Dem blättern und lesen in Wilperts autorenlexikon verdanke ich nicht den geringsten teil meiner kenntnisse darüber, was es in der literatur überhaupt alles gibt; und ich glaube, dort war es auch, daß mir, vor jahren, der name Henry Benrath zum erstenmal begegnete. Da war die rede von formkunst, von Platen und George, von esoterik, und ich fühlte mich angezogen, denn ich war damals schon ein verehrer Georges, obschon meine wertschätzung damals vorwiegend den büchern vor dem Siebenten Ring galt. Doch kam mir, glaube ich, das pseudonym Henry Benrath schon da geziert und geschmacklos vor, wegen des aufdringlichen und unschönen gleichklangs; mein eindruck war also nicht nur günstig. Ich notierte mir den namen zum gelegentlichen kennenlernen. Als ich einige zeit darauf in der stadtbücherei Die Stimme von Delphi fand, ein büchlein mit nicht sehr tiefen aufsätzen über Sappho, Platen und George, war ich enttäuscht und suchte vorerst nicht weiter.

Zwei, drei oder auch vier jahre später, gegen ende 1980, stieß ich dann in der Universitätsbibliothek auf den Gong, sechs 'elegien' im sinne Rilkes auf oder an die lebensmächte des dichters, unbedingt im anspruch und hochgespannt im ton, und war begeistert. So begeistert daß ich mir nun auch die anderen gedichtbücher von Rausch bzw. Benrath besorgte. Dann auch seine prosa, und von den ersten gedichtbüchern, Dank an Apollon und Stoa, war ich angetan, obwohl oder gerade weil überall unüberhörbar George mitsprach, und beim letzten, Liebe, dem einzigen von Rausch, das einen (fast) eigenen ton hat, gefiel mir die schlichte und zarte schönheit. Aber die schlecht versifizierten erinnerungen in Mnemosyne ernüchterten mich und von der prosa gefielen mir nur die lyrisch-beschwingten, schönheittrunkenen reiseschilderungen; von den gepflegt-weltmännischen gesellschafts-romanen war ich enttäuscht, vom Pirol angewidert, die geschichtsromane, besonders den hochtrabenden, mit dem Kaiser auf du und du stehenden über Otto III. vermochte ich nicht zu lesen, die novellen fand ich läppisch, bestenfalls unterhaltsam. Nun las ich alle gedichte noch einmal genauer, und was mich am meisten begeistert hatte, der Gong, wurde nun gegenstand unbarmherziger krittelei, und auch vom rest der gedichte blieb nicht viel übrig: was nicht von George oder Platen oder, später, Rilke übernommen war, das war schlecht.
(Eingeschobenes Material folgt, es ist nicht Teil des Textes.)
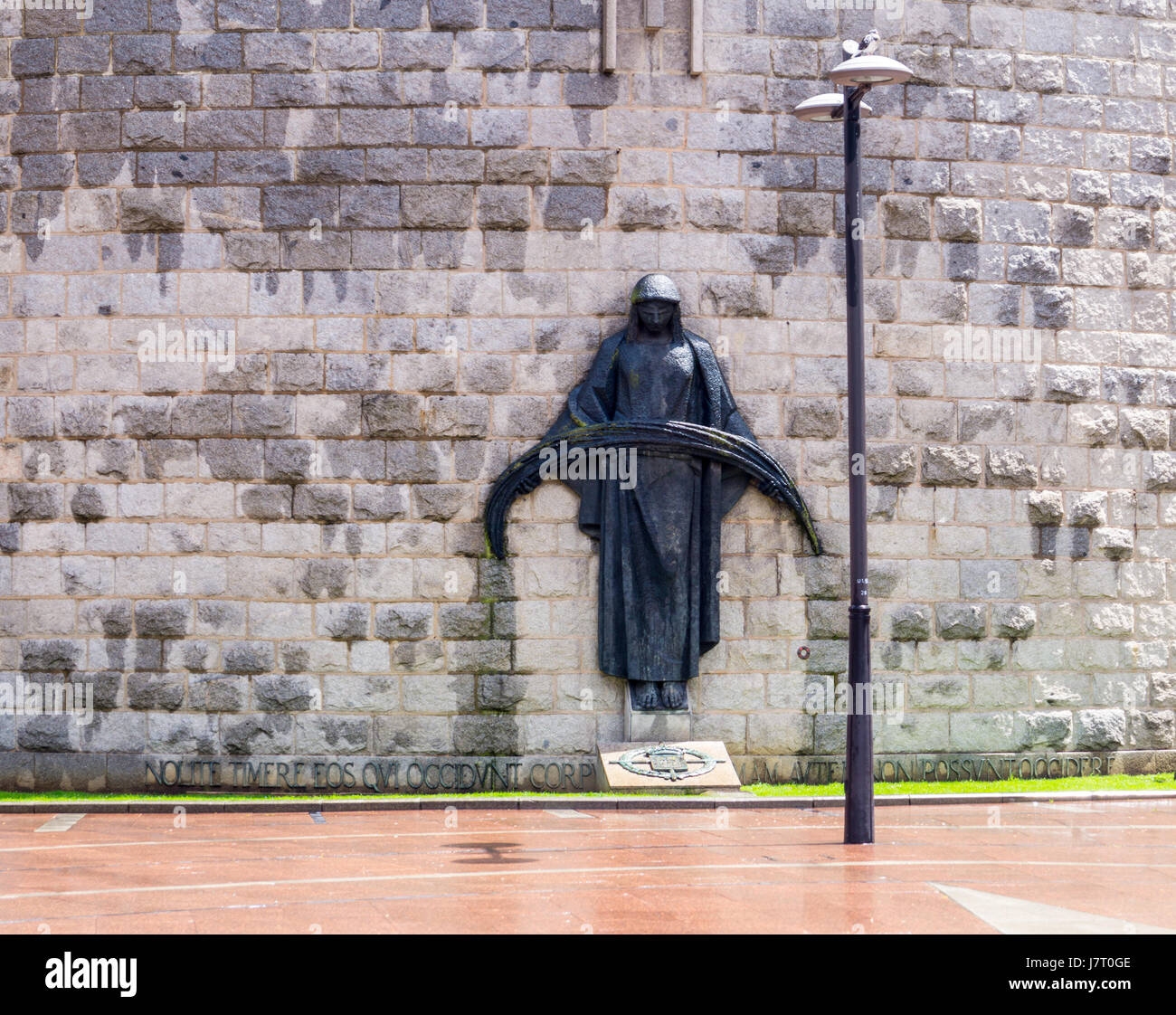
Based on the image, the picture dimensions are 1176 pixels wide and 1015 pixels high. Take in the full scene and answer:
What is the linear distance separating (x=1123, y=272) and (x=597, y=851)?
8009 mm

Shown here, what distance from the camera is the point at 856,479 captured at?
980 cm

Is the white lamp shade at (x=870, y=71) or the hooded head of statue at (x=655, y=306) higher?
the white lamp shade at (x=870, y=71)

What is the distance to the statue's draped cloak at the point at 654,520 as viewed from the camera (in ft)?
39.7

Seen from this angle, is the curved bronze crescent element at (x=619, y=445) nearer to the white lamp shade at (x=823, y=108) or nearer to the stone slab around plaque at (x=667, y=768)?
the stone slab around plaque at (x=667, y=768)

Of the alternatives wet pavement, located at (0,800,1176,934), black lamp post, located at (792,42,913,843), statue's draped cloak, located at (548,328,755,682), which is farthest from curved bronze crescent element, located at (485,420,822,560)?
wet pavement, located at (0,800,1176,934)

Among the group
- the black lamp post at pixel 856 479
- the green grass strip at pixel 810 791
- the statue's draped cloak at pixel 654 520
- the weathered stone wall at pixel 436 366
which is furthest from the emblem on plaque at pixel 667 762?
the black lamp post at pixel 856 479

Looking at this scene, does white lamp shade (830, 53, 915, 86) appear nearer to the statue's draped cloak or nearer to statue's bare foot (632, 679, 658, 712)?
the statue's draped cloak

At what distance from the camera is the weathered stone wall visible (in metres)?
12.2

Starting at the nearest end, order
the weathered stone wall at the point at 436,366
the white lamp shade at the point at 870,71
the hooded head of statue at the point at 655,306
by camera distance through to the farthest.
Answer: the white lamp shade at the point at 870,71 < the hooded head of statue at the point at 655,306 < the weathered stone wall at the point at 436,366

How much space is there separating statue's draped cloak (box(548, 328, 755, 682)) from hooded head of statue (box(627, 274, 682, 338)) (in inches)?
4.6

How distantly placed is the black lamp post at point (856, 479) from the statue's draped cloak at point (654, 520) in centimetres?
254

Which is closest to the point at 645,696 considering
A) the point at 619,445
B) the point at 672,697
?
the point at 672,697
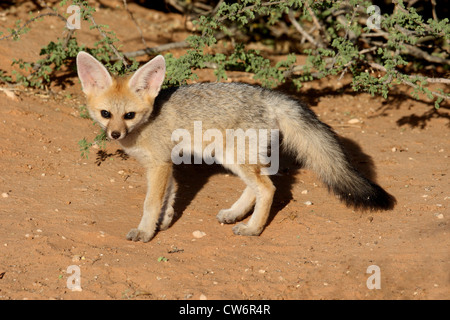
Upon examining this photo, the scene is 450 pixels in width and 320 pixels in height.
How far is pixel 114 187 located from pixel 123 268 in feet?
4.48

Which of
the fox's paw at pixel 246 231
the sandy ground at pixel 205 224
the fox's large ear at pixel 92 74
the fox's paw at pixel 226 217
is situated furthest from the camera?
the fox's paw at pixel 226 217

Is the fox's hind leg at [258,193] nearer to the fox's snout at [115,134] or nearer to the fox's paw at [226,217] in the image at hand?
the fox's paw at [226,217]

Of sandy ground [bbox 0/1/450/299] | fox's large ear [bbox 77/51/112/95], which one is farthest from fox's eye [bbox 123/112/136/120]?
sandy ground [bbox 0/1/450/299]

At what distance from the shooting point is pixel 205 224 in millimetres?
4277

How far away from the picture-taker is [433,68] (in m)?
7.19

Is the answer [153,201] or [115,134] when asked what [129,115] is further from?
[153,201]

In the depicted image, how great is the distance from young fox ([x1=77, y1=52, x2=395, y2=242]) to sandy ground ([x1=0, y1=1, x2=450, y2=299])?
0.20 meters

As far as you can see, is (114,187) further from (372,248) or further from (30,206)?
(372,248)

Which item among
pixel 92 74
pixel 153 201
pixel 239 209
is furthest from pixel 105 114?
pixel 239 209

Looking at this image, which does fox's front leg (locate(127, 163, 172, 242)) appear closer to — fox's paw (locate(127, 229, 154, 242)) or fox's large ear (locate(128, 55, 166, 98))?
fox's paw (locate(127, 229, 154, 242))

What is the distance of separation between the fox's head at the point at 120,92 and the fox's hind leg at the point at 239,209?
0.99 m

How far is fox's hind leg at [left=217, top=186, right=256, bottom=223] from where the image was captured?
14.2 ft

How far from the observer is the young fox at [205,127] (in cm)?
406

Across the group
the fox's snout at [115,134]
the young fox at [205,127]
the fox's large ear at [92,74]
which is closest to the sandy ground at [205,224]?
the young fox at [205,127]
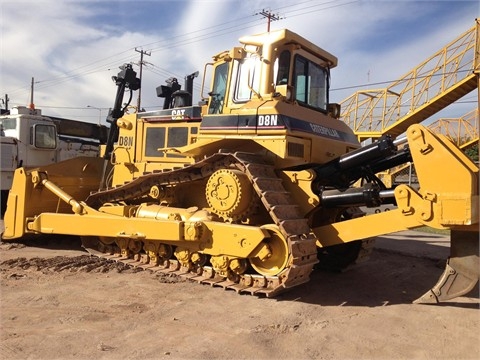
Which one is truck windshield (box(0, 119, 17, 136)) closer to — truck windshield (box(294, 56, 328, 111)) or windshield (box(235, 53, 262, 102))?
windshield (box(235, 53, 262, 102))

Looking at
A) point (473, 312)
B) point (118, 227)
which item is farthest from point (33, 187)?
point (473, 312)

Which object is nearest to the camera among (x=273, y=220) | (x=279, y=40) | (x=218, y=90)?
(x=273, y=220)

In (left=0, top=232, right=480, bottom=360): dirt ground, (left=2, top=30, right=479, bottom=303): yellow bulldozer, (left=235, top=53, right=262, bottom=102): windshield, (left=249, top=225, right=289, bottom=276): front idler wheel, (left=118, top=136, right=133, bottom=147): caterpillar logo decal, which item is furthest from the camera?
(left=118, top=136, right=133, bottom=147): caterpillar logo decal

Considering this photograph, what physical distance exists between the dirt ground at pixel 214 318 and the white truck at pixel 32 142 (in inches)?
242

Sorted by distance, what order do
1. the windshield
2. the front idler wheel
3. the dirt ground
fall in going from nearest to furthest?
the dirt ground
the front idler wheel
the windshield

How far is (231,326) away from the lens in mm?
4598

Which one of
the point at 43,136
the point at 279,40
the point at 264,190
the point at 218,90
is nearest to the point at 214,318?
the point at 264,190

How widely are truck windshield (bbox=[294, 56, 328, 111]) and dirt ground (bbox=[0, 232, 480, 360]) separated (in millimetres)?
2759

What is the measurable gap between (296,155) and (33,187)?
5235mm

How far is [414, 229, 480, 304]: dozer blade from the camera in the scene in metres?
4.72

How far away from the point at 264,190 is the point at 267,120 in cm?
94

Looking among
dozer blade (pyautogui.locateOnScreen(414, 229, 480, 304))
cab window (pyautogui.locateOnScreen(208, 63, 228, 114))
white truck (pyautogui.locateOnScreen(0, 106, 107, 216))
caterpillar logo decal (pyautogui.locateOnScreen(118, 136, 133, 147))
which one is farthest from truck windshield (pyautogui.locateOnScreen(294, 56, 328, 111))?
white truck (pyautogui.locateOnScreen(0, 106, 107, 216))

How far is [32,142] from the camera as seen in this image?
12.3 meters

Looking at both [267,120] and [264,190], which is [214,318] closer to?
[264,190]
Weder voreilige blinde begeisterung noch überkritisches zerpflücken durch den grausamen desillusionierten können ihrem gegenstand gerecht werden; ich hatte überschwänglich gelobt und übermäßig getadelt und fühlte, wieder nüchtern, daß ich ein unrecht wieder gut zu machen hatte; vor allem aber, daß ich mir selbst eine aufklärung schuldete, wie es zu der anfänglichen übertriebenen begeisterung hatte kommen können, was daraus über mich selbst zu erfahren war und wo denn nun das verdienst, ob gering oder groß – denn eine solche völlige geschmacksverirrung: auf ganz und gar schlechte gedichte hereinzufallen, traute ich mir doch nicht zu – der poesie Rauschs lag und liegt. Von seiner erzählenden prosa will ich nicht reden, sie ist, soweit ich sie kenne, von anständiger mittelmäßigkeit und verdient, vergessen zu werden; auch nicht von seiner betrachtenden prosa: zwar lehrt sie uns den mann und seine innere welt kennen und ist durchaus auch bedenkenswert, aber das tun und sind besonders die späten gedichte auch; und nicht von seinen reiseschilderungen: vom licht des südens flimmernde, begeisterte, schmelzende, doch manchmal das schmalzige streifende hymnen auf die schönheit des sichtbaren. Wer in den süden fährt, sollte die Südliche Reise mitnehmen.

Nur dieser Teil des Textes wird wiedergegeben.